REQUIRED WORK —
(1) Update the "Redrawing Our Lines" text from "2016 April 17" up to and including "was so upset!", changing "coloring book" to "sketchbook".
(2) Go on with the "Redrawing Our Lines" text from the point where it stops.

═════ TEXT EXTRACT ═════

Redrawing Our Lines

2016 April 17
by First U Bklyn

[powerpress]http://www.fuub.org/home/home/wp-content/uploads/2016/04/Redrawing-Our-Lines.m4a[/powerpress]

By John Lenker

When I was only 5 years old, tragedy struck—at least from the perspective of my Aunt Barb, who, at age 10, was more like an older sister.

You see, Barb had been working meticulously on a coloring book for days. And she was careful to make sure that each picture was neat and perfect and she only had a few pages to go until it was finished.

And then one afternoon I saw it lying on the table, unattended, and decided to “help her” finish it.

When she went to pick up where she’d left off and saw what I had done, she was so upset!

To make matters worse, not only had I colored outside the lines a little, but apparently I’d chosen “inappropriate” colors, which set her off enough that she literally tried to drown me in the community swimming pool later that day.

This is a true story. I still remember thinking I was going to die as she held me under the water.

Now, those of you who know me know that I really love to socialize. And as I’ve gotten to know some of you who are relatively new—not only new to this church, but also new to the idea of even being involved with a church at all, I realize that this fellowship has triggered some of the same transformations in thinking and behavior that I, myself, have experienced.

For whatever reason—call it serendipity, fate, God’s will—we’ve arrived here at this key intersection in our life’s journey where we find ourselves—not accidentally, but deliberately coloring outside the lines that have historically given shape to our identities and definition to our respective concepts of reality.

═════ GIVEN INFORMATION ═════

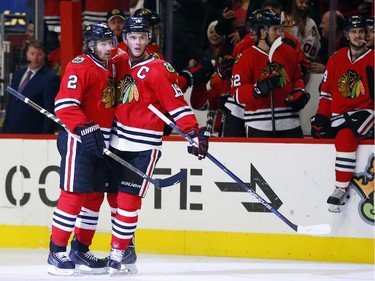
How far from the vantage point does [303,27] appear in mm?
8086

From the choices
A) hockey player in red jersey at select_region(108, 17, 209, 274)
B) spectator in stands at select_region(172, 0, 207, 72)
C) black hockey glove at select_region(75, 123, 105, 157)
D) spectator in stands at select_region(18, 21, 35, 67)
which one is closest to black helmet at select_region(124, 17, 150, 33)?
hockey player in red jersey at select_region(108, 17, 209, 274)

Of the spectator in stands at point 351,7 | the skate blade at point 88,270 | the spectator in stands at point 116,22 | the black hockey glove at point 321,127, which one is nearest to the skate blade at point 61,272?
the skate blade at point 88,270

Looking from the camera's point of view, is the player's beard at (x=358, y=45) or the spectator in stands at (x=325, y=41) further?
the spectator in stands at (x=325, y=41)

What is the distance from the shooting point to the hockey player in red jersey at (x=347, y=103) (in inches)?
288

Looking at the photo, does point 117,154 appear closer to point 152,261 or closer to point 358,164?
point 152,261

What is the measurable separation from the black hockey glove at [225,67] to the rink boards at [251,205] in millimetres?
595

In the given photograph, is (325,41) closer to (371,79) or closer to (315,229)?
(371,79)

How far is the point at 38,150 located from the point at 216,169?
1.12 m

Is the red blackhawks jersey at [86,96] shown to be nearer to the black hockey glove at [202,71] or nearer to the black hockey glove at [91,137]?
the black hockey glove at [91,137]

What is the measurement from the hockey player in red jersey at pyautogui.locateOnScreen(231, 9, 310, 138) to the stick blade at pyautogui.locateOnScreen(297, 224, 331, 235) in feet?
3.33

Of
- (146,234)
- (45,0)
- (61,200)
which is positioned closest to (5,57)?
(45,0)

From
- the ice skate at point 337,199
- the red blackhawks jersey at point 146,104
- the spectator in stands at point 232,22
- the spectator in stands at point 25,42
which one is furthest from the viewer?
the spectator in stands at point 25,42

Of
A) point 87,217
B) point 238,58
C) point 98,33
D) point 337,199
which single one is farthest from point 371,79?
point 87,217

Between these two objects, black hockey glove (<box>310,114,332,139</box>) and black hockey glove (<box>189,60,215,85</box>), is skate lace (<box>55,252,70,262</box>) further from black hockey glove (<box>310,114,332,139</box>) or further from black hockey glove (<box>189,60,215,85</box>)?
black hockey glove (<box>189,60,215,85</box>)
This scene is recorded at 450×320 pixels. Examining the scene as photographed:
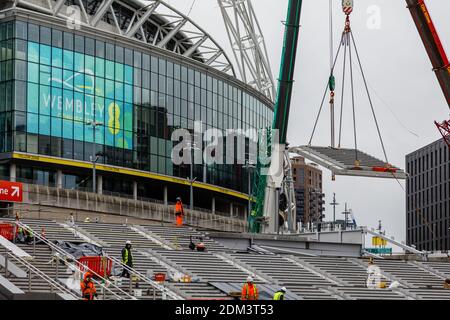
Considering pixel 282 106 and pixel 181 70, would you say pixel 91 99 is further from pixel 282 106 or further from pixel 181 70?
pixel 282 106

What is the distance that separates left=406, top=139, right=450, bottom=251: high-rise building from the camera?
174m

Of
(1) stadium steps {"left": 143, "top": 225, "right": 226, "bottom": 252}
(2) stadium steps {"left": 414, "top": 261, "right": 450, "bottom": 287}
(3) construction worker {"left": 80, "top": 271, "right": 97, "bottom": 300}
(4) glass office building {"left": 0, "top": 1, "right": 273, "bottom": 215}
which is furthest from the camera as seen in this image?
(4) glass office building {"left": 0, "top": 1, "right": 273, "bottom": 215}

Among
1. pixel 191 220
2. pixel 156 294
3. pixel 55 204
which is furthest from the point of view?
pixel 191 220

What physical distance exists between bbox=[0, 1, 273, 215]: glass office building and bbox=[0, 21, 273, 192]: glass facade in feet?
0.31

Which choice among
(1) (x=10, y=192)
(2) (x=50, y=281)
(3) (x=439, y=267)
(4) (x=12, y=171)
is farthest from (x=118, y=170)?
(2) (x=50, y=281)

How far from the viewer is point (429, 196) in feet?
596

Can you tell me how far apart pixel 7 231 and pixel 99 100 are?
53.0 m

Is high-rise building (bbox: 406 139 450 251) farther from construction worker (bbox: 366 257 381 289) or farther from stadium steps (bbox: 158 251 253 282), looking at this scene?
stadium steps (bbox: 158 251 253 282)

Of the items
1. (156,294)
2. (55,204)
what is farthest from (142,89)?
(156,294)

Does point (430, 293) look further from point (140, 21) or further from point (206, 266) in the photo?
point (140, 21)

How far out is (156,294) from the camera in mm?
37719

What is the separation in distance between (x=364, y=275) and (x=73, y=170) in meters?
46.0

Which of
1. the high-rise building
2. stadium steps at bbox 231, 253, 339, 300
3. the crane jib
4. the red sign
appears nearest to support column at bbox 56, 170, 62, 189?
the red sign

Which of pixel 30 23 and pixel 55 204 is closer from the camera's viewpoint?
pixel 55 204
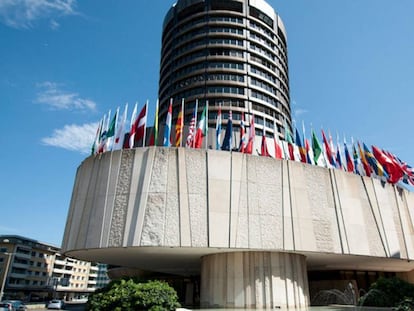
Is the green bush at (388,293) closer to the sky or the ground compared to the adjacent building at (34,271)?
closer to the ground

═════

ANSWERS PER TASK —
(1)
2016 April 17
by First U Bklyn

[powerpress]http://www.fuub.org/home/home/wp-content/uploads/2016/04/Redrawing-Our-Lines.m4a[/powerpress]

By John Lenker

When I was only 5 years old, tragedy struck—at least from the perspective of my Aunt Barb, who, at age 10, was more like an older sister.

You see, Barb had been working meticulously on a sketchbook for days. And she was careful to make sure that each picture was neat and perfect and she only had a few pages to go until it was finished.

And then one afternoon I saw it lying on the table, unattended, and decided to “help her” finish it.

When she went to pick up where she’d left off and saw what I had done, she was so upset!

(2)
And we find ourselves surprised and maybe a bit scared because we realize that there are inherent risks to venturing outside of the familiar, pre-printed pictures to which we’ve long-since resigned ourselves. And, for many of us, our senses of consciousness have become so activated that we’ve come to the profound moment when we stop asking ourselves: “How do I define myself?”, and have begun asking the more catalytic question: “How should I define myself?”

“How should I define myself?”

This is a tougher question to answer because it’s so open ended.

When we think about it, the model many of us’ve been given throughout our lives—especially those of us over 30—doesn’t support this type of question at all. It decidedly doesn’t ask …

“Johnny, how do you think you should you define yourself? Here’s a blank sheet of paper; take your time and create any picture you’d like.”

Instead, we’ve been given more of a “multiple choice” model:

“From the coloring book you’ve been handed, please select from one of the five, pre-defined themes, and begin coloring. Please be sure to color within the clearly-marked lines.”

But as simple as that sounds—growing up, it did-n’t end up being that simple for many of us.

“What’s that Johnny? You’ve selected the picture an astronaut? Johnny, do you realize that you’ve got to be really, really smart to be an astronaut? You don’t want to chose that picture, Johnny. Why don’t you choose this really nice picture of a lawyer instead. You only need to be “kinda smart” to be a lawyer, and besides, you’re great at talking yourself out of trouble!”

Man, how did some of us even cope growing up when the authority figures we looked up to the most discouraged us from truly exploring our identities and potentialities?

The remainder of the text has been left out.